**Data listing**:
--- START ---
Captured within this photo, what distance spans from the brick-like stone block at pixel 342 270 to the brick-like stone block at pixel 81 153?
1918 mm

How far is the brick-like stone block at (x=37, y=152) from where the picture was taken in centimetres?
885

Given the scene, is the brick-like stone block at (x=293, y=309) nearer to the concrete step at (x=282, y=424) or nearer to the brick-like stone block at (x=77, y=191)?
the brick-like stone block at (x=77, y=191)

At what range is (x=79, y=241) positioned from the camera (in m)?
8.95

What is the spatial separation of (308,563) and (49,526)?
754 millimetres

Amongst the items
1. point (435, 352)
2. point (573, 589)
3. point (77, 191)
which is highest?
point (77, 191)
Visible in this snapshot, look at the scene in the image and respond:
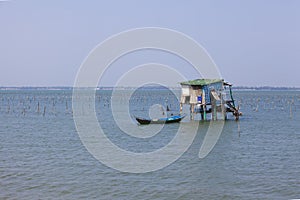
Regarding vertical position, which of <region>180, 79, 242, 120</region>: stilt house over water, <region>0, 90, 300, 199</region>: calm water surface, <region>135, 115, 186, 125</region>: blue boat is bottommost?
<region>0, 90, 300, 199</region>: calm water surface

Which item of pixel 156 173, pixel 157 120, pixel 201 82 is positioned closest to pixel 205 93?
pixel 201 82

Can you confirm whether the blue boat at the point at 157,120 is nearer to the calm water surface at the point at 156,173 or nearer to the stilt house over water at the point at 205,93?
the stilt house over water at the point at 205,93

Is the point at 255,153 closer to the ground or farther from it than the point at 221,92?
closer to the ground

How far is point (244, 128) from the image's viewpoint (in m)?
32.8

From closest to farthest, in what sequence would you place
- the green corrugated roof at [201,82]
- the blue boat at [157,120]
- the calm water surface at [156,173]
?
the calm water surface at [156,173], the green corrugated roof at [201,82], the blue boat at [157,120]

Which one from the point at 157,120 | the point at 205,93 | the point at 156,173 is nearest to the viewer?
the point at 156,173

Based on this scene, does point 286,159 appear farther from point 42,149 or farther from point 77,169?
point 42,149

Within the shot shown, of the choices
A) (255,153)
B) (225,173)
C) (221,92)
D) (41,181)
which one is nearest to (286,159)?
(255,153)

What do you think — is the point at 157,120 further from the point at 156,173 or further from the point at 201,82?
the point at 156,173

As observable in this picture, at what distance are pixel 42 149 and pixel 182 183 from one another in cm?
993

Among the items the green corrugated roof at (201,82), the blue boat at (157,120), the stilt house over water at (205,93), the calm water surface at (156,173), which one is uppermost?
the green corrugated roof at (201,82)

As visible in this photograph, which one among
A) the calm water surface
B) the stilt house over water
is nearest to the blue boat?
the stilt house over water

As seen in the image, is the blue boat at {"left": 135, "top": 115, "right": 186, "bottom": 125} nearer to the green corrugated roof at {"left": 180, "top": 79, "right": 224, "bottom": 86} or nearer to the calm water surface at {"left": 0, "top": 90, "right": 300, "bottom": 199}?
the green corrugated roof at {"left": 180, "top": 79, "right": 224, "bottom": 86}

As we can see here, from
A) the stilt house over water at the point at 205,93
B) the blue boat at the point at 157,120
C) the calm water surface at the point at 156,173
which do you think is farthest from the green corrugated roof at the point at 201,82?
the calm water surface at the point at 156,173
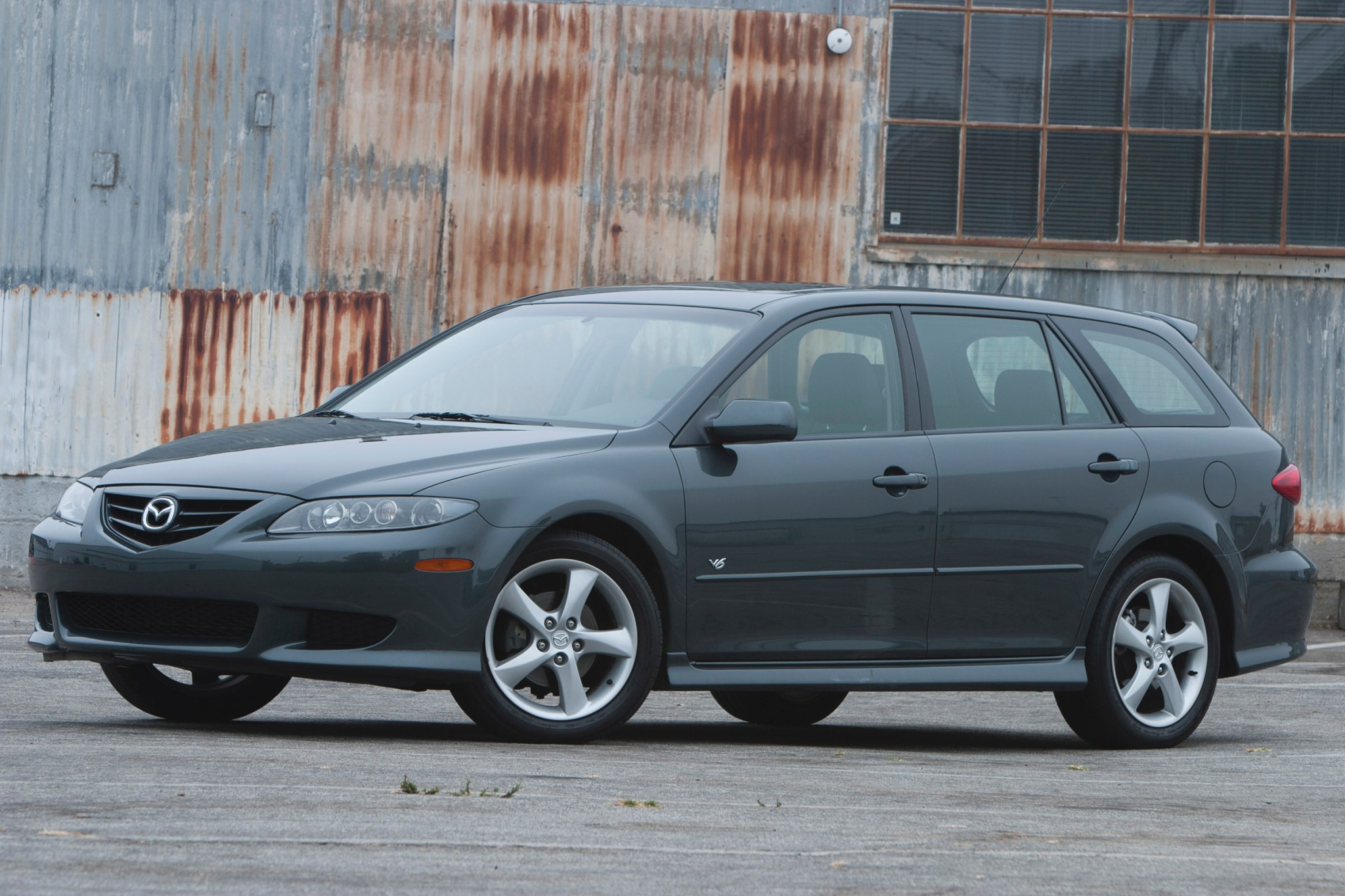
--- END ---
**WRITTEN PROBLEM**: Please lay out everything from the line containing "As we can see here, from" down to the end of the data as a Markdown table with the columns Row and Line, skipping blank lines and leaving out the pictures.

**CORRECT RESULT**:
| Row | Line |
|---|---|
| 1 | As we can see here, from |
| 2 | A) the stilt house over water at the point at 205,93 |
| 3 | B) the blue boat at the point at 157,120 |
| 4 | C) the calm water surface at the point at 156,173 |
| 5 | which do you think is farthest from the green corrugated roof at the point at 201,82? |
| 6 | the calm water surface at the point at 156,173 |